▸ Given passage
· · ·

Jamaican Christine Case, 40, died on Sunday at Yarl’s Wood

Jamaican Christine Case, 40, died on Sunday at Yarl’s Wood. Nothing to be seen here; move along; just another Jamaican woman in Yarl’s Wood. “One more dead body behind the walls of Britain’s detention centres.” One more dead woman. That’s all.

Officially Christine Case died of a massive pulmonary thromboembolism, but fellow prisoners tell a different story. They say Christine Case was denied medical assistance. It’s also been claimed that local National Health Service doctors who offered assistance to distressed prisoners after Case’s death were turned away.

Serco runs Yarl’s Wood. Serco claims they have “24-hour, seven-day urgent medical cover on site at Yarl’s Wood.” And yet … Christine Case is dead.

Some say Christine Case called for help, as she was feeling severe chest pains, and that the `care’ she received was paracetamol, a mild analgesic for minor aches and pains. Not for severe pains, and especially not for severe chest pains.

Emma Mlotshwa, of Medical Justice, noted: “We are shocked but not surprised to hear of this tragic death. Any death in immigration detention is avoidable as immigration detention is optional. Our volunteer independent doctors have seen an alarming number of incidents of medical mistreatment. The only thing we are surprised about is that there have not been more deaths.”

People have questions. The immigration minister promises, yet again, yet another investigation.

Meanwhile, Yarl’s Wood is in lockdown. Yarl’s Wood is a house of women’s fear and women’s mourning … and women’s solidarity.

· · ·

▸ Problem to solve
Transcribe the portion of the article on Christine Case's death from "Emma Mlotshwa, of" up to and including "and women’s solidarity.". The entries that follow have no connection to the article about Christine Case's death.

· · ·

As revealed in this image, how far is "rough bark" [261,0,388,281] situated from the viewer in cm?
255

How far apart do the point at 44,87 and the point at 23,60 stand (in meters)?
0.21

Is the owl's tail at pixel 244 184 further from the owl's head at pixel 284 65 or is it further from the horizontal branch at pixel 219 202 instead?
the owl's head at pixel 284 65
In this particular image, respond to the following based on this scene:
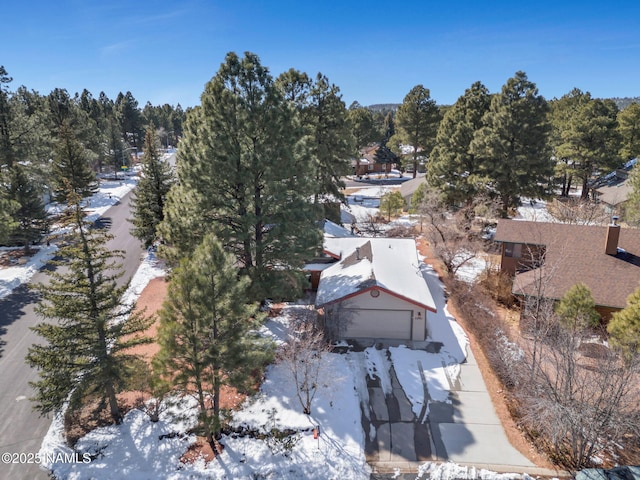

· · ·

▸ Task result
Emma Mlotshwa, of Medical Justice, noted: “We are shocked but not surprised to hear of this tragic death. Any death in immigration detention is avoidable as immigration detention is optional. Our volunteer independent doctors have seen an alarming number of incidents of medical mistreatment. The only thing we are surprised about is that there have not been more deaths.”

People have questions. The immigration minister promises, yet again, yet another investigation.

Meanwhile, Yarl’s Wood is in lockdown. Yarl’s Wood is a house of women’s fear and women’s mourning … and women’s solidarity.